An article on Netroots Nation has already been posted on the Austin American Statesman's website. It's as bad as you'd expect.
Gore's surprise visit highlights Netroots conference.
It's full of preconceived notions and bad writing. The residents of Austin should demand better from their newspaper.
By Patrick Beach
AMERICAN-STATESMAN STAFF
Sunday, July 20, 2008
Name-dropping Al Gore and his call for a switch to clean, renewable energy within 10 years was enough to pull whoops of approval from the 2,000 or 3,000 marauding liberals gathered for Netroots Nation at the Austin Convention Center on Saturday morning.
ma·raud·ing [muh-raw-ding] –adjective
- engaged in raiding for plunder, esp. roaming about and ravaging an area: marauding bands of outlaws.
Marauding? Really? Sure the republics are scared of losing their seats this year, but I can't see a bunch of bloggers being threatening. Besides, that first sentence is clumsy and awkward.
So when the former vice president and Nobel Prize co-winner made a surprise — and cleverly scripted — appearance during U.S. House Speaker Nancy Pelosi's talk, it looked like the conference might turn into a faint-in.
Oh, yay. The "liberals are hysterical" crap.
Talk that Pelosi (who is arguably so left-leaning that her parenthetical should be D-Beijing) would have a Very Special Guest...
WTF? This is supposed to be a news article, not a blog post. Opinion needs to be kept to yourself, Patrick. How nice of you to compare the Speaker of the House with a communist country. You must have received the talking points from the McCain campaign. They've been pushing the "Obama may be a socialist" line recently.
From the beginning, it was clear these people were convinced the electoral map would be repainted with a brush sopping with blue paint come November.
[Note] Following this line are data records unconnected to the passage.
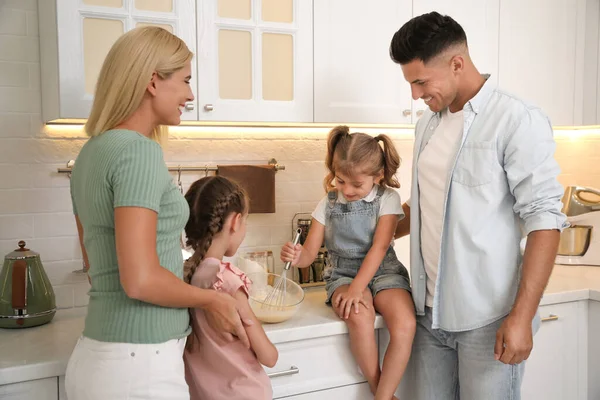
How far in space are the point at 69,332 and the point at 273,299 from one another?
636 millimetres

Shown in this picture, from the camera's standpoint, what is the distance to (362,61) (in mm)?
2352

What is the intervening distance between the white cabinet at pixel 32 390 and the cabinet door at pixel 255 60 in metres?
0.90

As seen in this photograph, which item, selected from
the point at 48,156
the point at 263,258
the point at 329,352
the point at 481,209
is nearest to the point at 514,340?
the point at 481,209

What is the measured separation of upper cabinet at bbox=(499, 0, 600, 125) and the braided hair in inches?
55.7

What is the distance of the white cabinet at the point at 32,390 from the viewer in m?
1.72

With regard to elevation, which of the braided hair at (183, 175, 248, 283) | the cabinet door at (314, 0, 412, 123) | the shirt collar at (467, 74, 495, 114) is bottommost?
the braided hair at (183, 175, 248, 283)

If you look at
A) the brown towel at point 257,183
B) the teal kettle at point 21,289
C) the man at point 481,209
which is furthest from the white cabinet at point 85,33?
the man at point 481,209

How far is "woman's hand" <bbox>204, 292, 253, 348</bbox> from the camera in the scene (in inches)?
60.4

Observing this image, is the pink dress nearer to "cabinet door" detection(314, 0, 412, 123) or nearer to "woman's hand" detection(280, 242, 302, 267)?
"woman's hand" detection(280, 242, 302, 267)

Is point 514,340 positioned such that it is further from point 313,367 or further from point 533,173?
point 313,367

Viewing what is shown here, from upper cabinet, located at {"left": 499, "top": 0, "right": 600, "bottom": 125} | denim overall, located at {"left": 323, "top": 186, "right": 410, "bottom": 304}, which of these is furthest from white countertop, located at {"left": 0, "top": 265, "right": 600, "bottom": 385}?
upper cabinet, located at {"left": 499, "top": 0, "right": 600, "bottom": 125}

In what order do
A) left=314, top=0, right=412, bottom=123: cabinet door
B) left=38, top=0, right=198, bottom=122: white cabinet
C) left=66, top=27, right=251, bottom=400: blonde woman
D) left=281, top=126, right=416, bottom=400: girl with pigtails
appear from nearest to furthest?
left=66, top=27, right=251, bottom=400: blonde woman < left=38, top=0, right=198, bottom=122: white cabinet < left=281, top=126, right=416, bottom=400: girl with pigtails < left=314, top=0, right=412, bottom=123: cabinet door

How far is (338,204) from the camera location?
2223 millimetres

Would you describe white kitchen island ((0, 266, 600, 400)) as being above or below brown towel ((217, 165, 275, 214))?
below
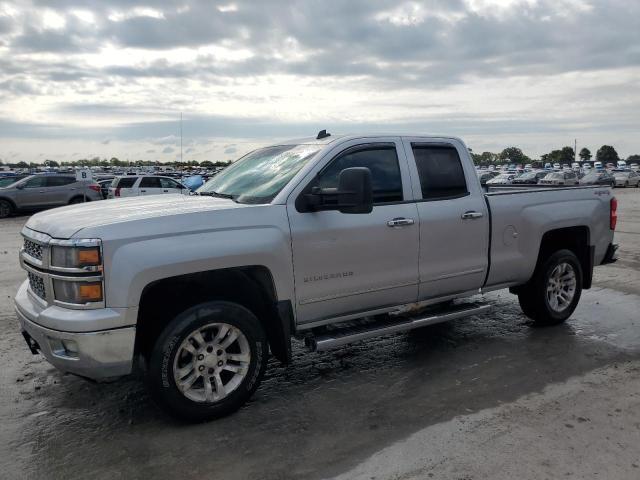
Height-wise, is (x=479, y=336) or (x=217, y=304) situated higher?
(x=217, y=304)

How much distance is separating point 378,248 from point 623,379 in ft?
7.70

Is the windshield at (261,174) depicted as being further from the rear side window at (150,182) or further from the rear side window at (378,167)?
the rear side window at (150,182)

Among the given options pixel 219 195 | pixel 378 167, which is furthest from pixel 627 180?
pixel 219 195

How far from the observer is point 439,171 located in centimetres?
512

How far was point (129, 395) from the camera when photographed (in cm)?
442

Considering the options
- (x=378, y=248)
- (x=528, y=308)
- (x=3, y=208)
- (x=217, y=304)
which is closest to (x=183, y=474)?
(x=217, y=304)

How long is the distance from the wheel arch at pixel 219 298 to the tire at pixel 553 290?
3.11 m

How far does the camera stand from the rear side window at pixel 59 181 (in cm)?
2211

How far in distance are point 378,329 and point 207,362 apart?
1.42m

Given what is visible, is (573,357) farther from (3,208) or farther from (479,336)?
(3,208)

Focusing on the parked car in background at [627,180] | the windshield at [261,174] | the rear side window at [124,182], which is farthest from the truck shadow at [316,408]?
the parked car in background at [627,180]

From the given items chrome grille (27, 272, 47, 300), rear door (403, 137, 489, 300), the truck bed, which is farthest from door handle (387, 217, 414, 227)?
chrome grille (27, 272, 47, 300)

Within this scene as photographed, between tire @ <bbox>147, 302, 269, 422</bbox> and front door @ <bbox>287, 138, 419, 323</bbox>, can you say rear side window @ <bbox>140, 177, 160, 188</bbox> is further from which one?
tire @ <bbox>147, 302, 269, 422</bbox>

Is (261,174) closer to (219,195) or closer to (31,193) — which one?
(219,195)
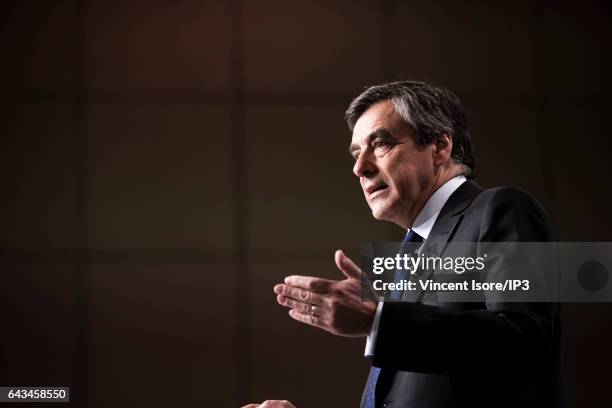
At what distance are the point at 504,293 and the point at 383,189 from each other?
1.92 feet

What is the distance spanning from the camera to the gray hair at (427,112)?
1.73m

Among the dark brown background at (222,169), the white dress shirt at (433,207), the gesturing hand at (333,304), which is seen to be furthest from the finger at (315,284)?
the dark brown background at (222,169)

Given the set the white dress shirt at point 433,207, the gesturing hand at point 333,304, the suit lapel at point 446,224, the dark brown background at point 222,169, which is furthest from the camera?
the dark brown background at point 222,169

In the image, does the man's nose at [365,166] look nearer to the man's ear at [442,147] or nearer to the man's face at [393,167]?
the man's face at [393,167]

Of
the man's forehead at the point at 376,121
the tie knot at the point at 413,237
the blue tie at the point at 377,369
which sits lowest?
the blue tie at the point at 377,369

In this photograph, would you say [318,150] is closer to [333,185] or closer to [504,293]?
[333,185]

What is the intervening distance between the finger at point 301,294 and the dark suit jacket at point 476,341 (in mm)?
110

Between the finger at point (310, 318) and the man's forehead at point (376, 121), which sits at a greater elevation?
the man's forehead at point (376, 121)

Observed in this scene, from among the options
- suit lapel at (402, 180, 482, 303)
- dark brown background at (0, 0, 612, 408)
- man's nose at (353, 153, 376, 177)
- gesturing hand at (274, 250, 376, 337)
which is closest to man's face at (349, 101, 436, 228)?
man's nose at (353, 153, 376, 177)

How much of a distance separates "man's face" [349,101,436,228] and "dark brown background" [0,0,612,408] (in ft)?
5.16

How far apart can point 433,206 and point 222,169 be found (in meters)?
1.81

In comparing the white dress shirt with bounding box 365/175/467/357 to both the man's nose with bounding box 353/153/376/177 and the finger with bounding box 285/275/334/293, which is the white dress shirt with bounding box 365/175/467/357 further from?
the finger with bounding box 285/275/334/293

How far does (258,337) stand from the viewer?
128 inches

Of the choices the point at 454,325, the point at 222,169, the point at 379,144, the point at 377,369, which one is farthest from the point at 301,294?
the point at 222,169
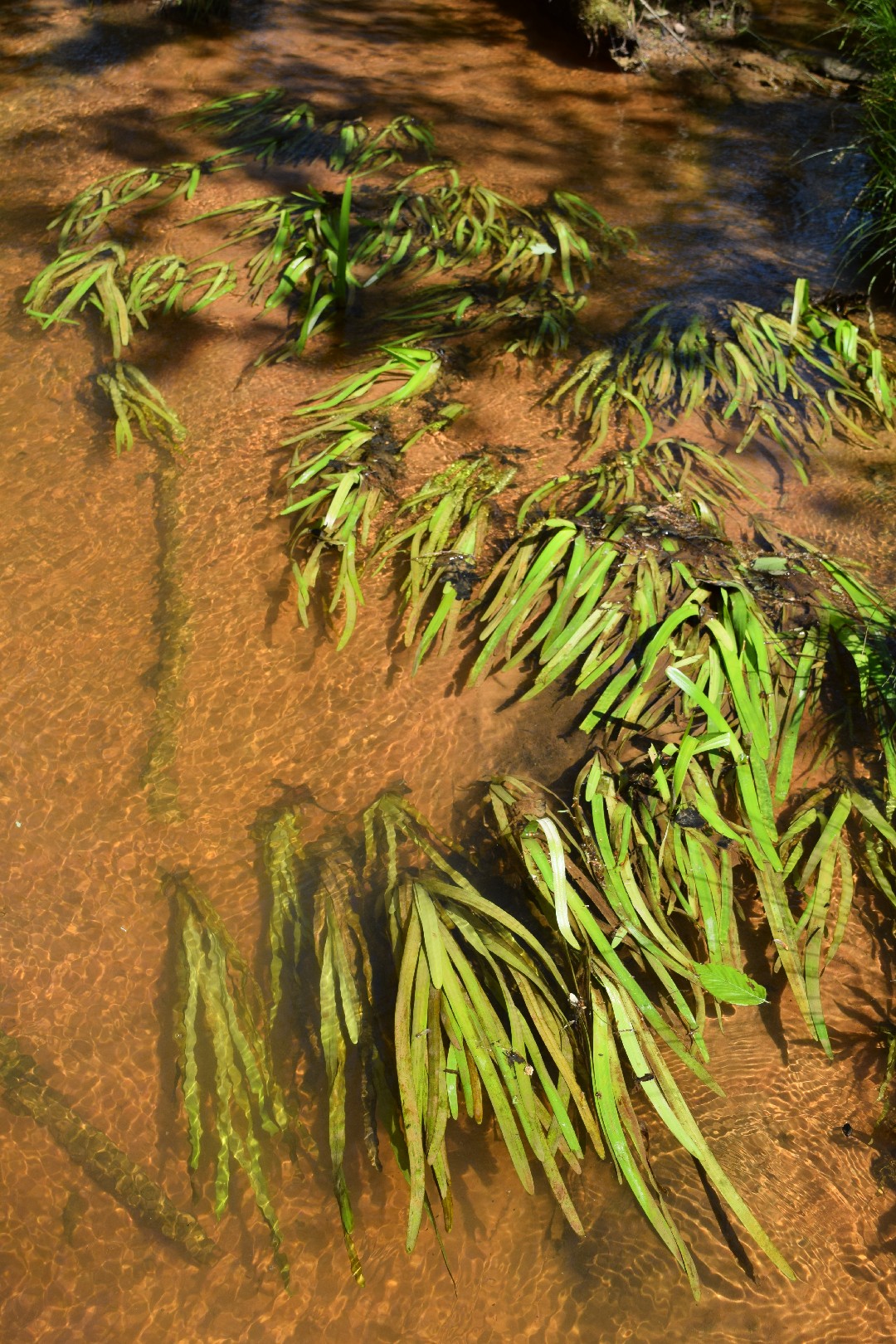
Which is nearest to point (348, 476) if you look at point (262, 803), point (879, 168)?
point (262, 803)

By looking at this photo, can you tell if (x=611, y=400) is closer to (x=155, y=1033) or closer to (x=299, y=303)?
(x=299, y=303)

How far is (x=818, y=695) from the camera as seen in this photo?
232 centimetres

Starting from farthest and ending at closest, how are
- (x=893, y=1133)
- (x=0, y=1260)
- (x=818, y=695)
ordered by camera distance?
(x=818, y=695) → (x=893, y=1133) → (x=0, y=1260)

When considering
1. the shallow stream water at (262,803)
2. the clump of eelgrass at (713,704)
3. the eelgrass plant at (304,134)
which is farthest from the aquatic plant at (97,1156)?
the eelgrass plant at (304,134)

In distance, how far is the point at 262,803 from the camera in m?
2.15

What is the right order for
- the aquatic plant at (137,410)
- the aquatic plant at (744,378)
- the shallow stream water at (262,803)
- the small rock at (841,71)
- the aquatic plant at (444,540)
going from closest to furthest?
1. the shallow stream water at (262,803)
2. the aquatic plant at (444,540)
3. the aquatic plant at (137,410)
4. the aquatic plant at (744,378)
5. the small rock at (841,71)

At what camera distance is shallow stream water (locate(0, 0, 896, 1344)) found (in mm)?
1570

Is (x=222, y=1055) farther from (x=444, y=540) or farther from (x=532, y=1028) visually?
(x=444, y=540)

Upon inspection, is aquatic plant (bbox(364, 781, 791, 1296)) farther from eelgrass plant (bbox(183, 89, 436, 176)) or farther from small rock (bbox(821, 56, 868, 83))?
small rock (bbox(821, 56, 868, 83))

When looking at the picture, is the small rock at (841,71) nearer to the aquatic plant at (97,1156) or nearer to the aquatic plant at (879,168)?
the aquatic plant at (879,168)

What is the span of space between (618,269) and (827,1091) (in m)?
2.85

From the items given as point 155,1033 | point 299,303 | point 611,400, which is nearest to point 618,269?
point 611,400

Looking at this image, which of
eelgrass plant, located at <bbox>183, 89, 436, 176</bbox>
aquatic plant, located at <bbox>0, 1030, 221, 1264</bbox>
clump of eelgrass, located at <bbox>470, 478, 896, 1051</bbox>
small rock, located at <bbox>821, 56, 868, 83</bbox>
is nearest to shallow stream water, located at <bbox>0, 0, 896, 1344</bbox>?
aquatic plant, located at <bbox>0, 1030, 221, 1264</bbox>

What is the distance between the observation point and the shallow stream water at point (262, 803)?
1570 mm
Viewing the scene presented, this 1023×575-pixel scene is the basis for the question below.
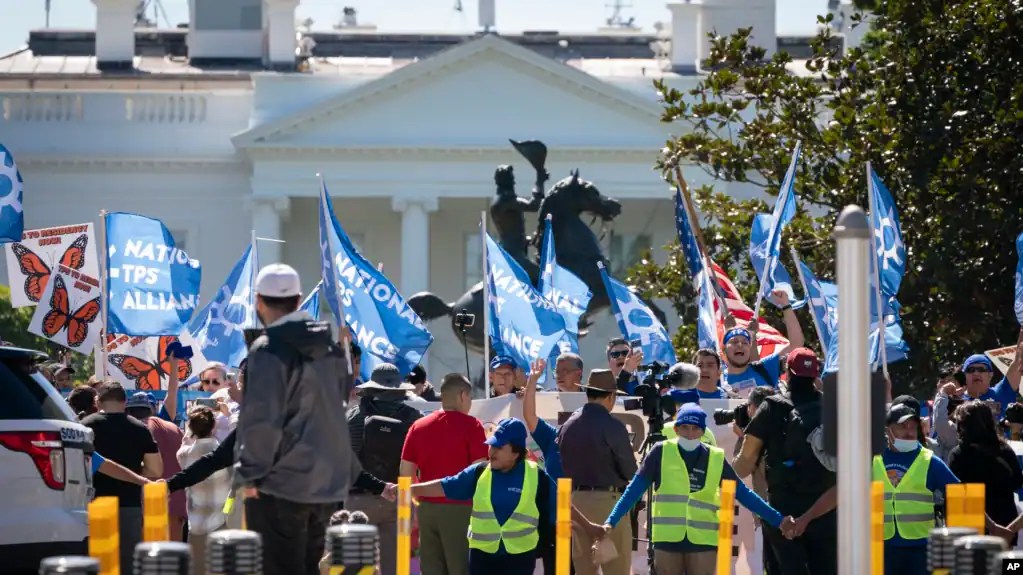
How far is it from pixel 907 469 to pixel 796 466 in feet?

The believers will tell you it's morning, that they smell the napalm. And it smells like, oh, yes, victory.
I don't see any quotes from people at NRN, you know, saying that. And there's more violent imagery used to describe liberals. I'm sensing a pattern here.
It didn't seem to matter that the conservative and much smaller Defending the American Dream Summit — featuring syndicated columnist Michelle Malkin and Libertarian presidential candidate Bob Barr — was going on in Austin at the same time. That was miles from downtown, so there was little chance for a rumble.
Told ya.
There was even one panel Friday ... that was essentially about how the media weren't liberal enough.
As they say, only in Austin.
No, only in America. The people at NRN are from all over the country. The corporate/traditional media are remarkably similar everywhere. We're the only country that gets infotainment and spin pretending to be news. For example, this article.
Then there was John Dean, the former Nixon White House counsel who has made a second career of railing against what he considers right-wing excesses the way recovering alcoholics preach against strong drink.
Yeah, John Dean's problem is that he couldn't handle the power. The Bush administration is a bunch of harmless social power grabbers who believe laws don't apply to them and think congress isn't a co-equal branch of goverment. Riiight.
It's plinking bass in a barrel to paint liberals as overly intellectual types incapable of having fun unless reading Noam Chomsky counts, and it sure does for them.
Wow, I don't know where to start. Does the AAS still have editors? That ridiculous sentence should never have made it into the paper. It's easy to paint liberals as overly intellectual? You mean we're smarter than you and you know it. Not our problem.
Incapable of having fun? Nope. That's a stereotype. The NRN looks like a lot of fun, and the people there sure seem happy. Dealing with the serious problems this country faces isn't a laugh riot, but someone's got to do it.
Reading Noam Chomsky? Another stereotype. How many people did you actually see reading Chomsky at this event? Any? People talk, attend panels, socialize, and eat together. Try it sometime, Mr. Beach. It's good for you.
The no fun thing? Maybe it's because, as Democrats, they're not used to having it.
Taking back both houses of congress in 2006 was a lot of fun. Winning three more seats from the republics this year in special elections was fun too. I don't know what he's talking about.
This is some very bad reporting. By that, I mean it wasn't reporting, it was a desperate attempt to prove he's not a DFH like those yucky bloggers.
It was the one-time Howard Dean campaign aide [Joe Trippi] who saw, perhaps a little too early and a little too enthusiastically, the transformative power of the Web. As he walked from one place to another Friday afternoon, he got stopped every 20 feet or so by people who knew him or at least knew of his ideas. And this is what they had wrought; this is what he had predicted.
"It's amazing," Trippi said. "I knew it was going to happen, but I'm still blown away that it happened."
The article ended on that accurate and uplifting note. Patrick Beach, thanks for getting something right in your assignment.